WHAT YOU SHOULD DO
State how many lines in the entries below include the string "scientific", and give nothing beyond that number.

───

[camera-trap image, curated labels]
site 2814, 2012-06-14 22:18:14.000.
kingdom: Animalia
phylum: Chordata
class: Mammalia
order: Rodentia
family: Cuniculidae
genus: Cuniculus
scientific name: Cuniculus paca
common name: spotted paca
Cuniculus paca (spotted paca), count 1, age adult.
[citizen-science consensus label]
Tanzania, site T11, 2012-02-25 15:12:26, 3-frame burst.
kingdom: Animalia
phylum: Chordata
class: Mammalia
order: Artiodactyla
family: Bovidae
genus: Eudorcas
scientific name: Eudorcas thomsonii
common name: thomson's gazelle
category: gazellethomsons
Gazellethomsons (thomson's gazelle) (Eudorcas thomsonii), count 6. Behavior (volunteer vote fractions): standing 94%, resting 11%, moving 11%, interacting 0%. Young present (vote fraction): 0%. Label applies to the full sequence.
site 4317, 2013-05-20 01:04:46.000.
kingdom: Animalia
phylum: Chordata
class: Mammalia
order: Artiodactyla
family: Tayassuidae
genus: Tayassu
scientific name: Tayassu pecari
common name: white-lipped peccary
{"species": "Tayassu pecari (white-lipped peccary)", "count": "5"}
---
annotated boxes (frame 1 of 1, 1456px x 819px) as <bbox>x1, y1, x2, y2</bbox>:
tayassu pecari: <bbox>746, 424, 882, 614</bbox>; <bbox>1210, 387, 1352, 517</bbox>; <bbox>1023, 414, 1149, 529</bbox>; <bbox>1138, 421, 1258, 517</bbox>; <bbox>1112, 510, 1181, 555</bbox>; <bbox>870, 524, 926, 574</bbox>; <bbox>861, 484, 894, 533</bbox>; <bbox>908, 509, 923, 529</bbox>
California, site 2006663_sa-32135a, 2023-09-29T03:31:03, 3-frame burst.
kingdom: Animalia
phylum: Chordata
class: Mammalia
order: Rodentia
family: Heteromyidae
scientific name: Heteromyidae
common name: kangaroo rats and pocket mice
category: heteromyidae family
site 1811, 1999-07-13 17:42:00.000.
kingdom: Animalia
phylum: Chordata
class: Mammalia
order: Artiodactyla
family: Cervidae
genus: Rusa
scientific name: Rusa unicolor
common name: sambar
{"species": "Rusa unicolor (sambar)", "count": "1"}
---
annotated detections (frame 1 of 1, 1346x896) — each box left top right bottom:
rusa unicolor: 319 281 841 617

───

SOLUTION TO THIS EXERCISE
5